Edwin Dyson Healey (22 April 1938 – 21 August 2021) was a British billionaire businessman.

==Career==
He and his brother, Malcolm were born in Kingston upon Hull. They started work in their family's paint firm, and soon started a DIY chain, Status Discount, which grew to have 63 stores in northern England. In 1980, Status was sold to MFI, where Healey worked until 1982.

Healey bought a derelict site in Sheffield, where he built Meadowhall Shopping Centre. In 1999, he sold it to British Land for £1.17 billion, a profit of £420 million.

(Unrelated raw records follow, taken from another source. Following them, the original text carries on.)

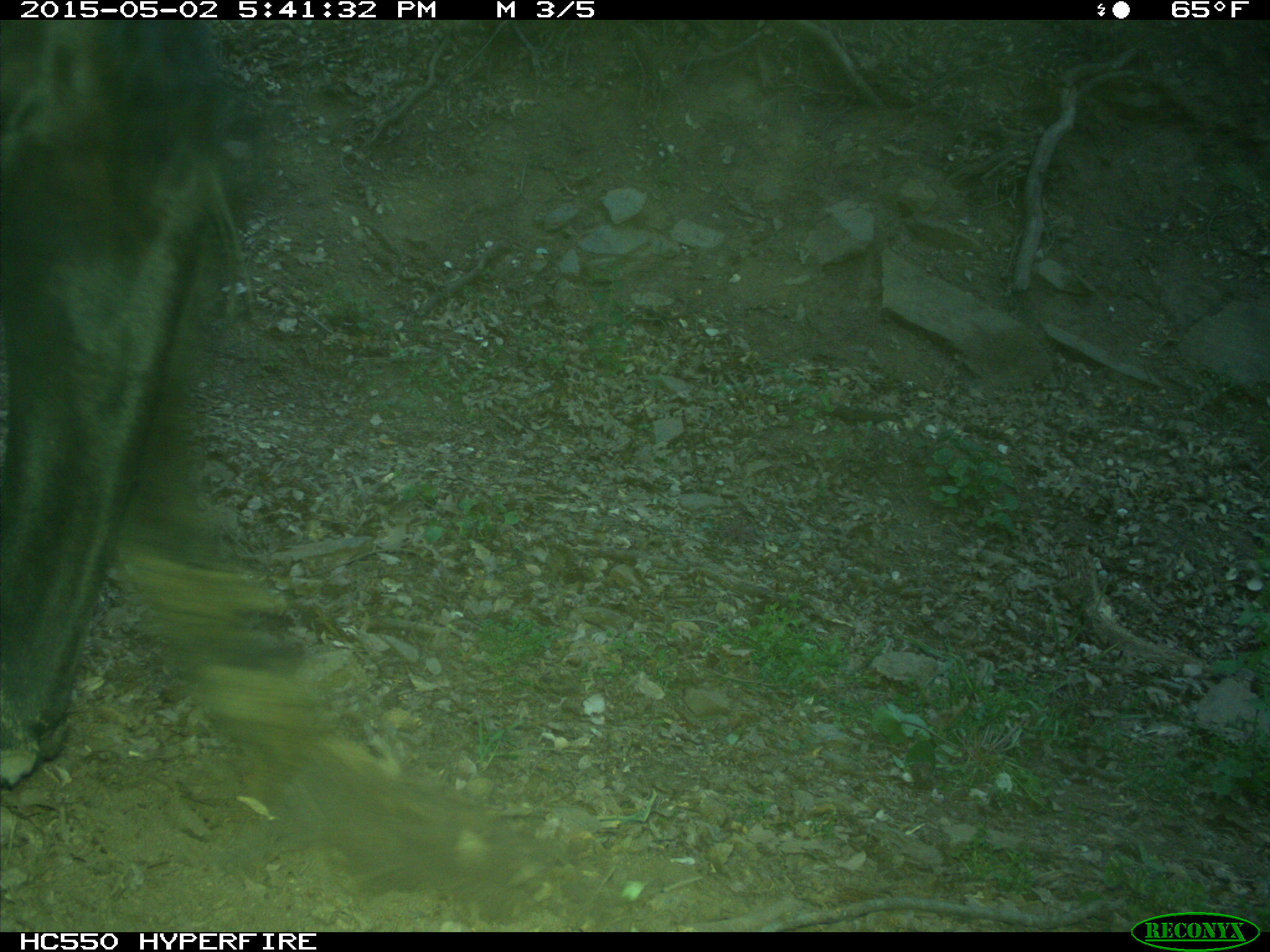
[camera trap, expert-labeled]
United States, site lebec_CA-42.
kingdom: Animalia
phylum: Chordata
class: Mammalia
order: Artiodactyla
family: Bovidae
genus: Bos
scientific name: Bos taurus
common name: domestic cow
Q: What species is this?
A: Bos taurus (domestic cow).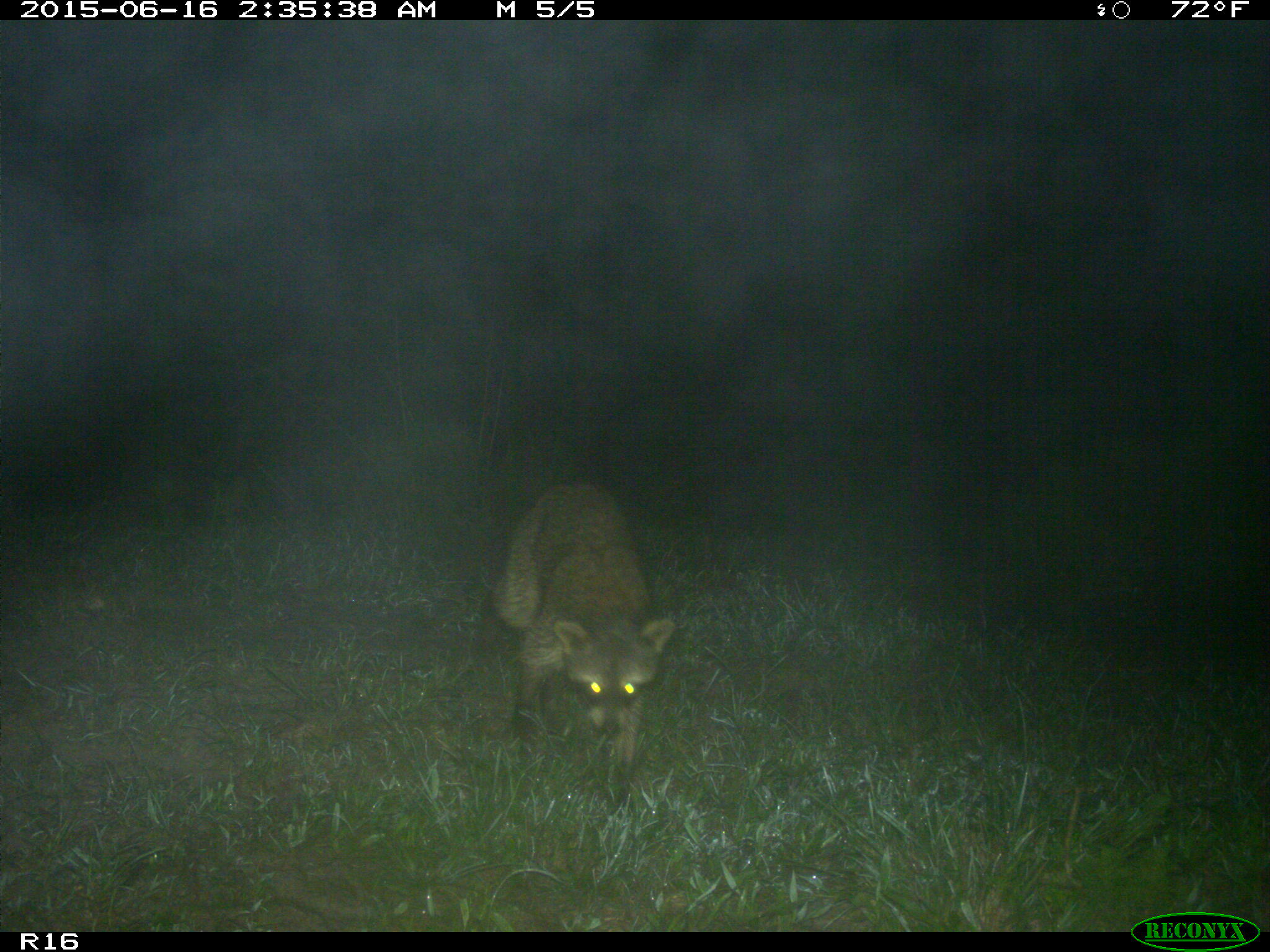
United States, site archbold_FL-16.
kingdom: Animalia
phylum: Chordata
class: Mammalia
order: Carnivora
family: Procyonidae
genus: Procyon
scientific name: Procyon lotor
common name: common raccoon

According to The Sunday Times Rich List in 2020 Eddie and Malcolm Healey's combined net worth was estimated at £2 billion.

==Personal life==
Healey married Carol in 1966, they had five children, and lived at Westella Hall, Kirk Ella, Yorkshire. Their son James became a Yorkshire amateur golf champion, and turned professional. Another son, Mark Healey, owns Blue Energy, a wind and solar power company.

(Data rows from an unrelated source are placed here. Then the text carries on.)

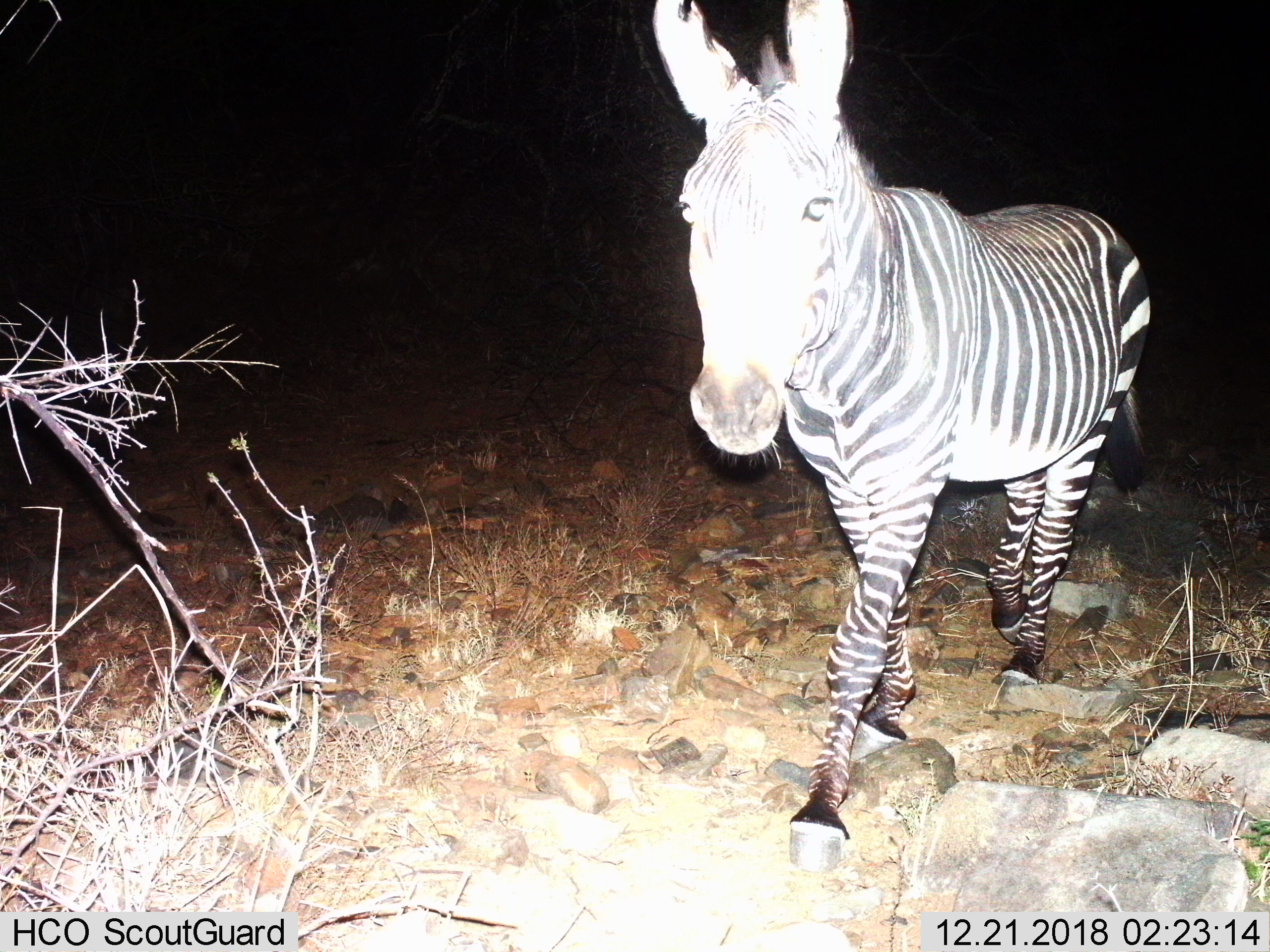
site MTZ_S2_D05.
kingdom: Animalia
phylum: Chordata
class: Mammalia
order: Perissodactyla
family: Equidae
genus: Equus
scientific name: Equus zebra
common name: mountain zebra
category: zebramountain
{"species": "zebramountain (mountain zebra) (Equus zebra)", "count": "1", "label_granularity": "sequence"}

Shortly after celebrating his wife's 50th birthday in December 1995, he, his wife and two of their sons, Tim and James, one of whom was roughed up, were robbed and held captive in the family's luxurious home, Westella Hall. The robbers crashed their way through the luxury mansion, stealing a reported £250,000 in jewellery and cash, then escaped in a getaway car.

For his 70th birthday party at the Dorchester Hotel in London, Eddie Healey spent £475,000, including £125,000 for a 45-minute set from Girls Aloud, and hired the comedians Russ Abbot and Bobby Davro.

Healey's death, following a long illness, was announced on 21 August 2021. He was 83.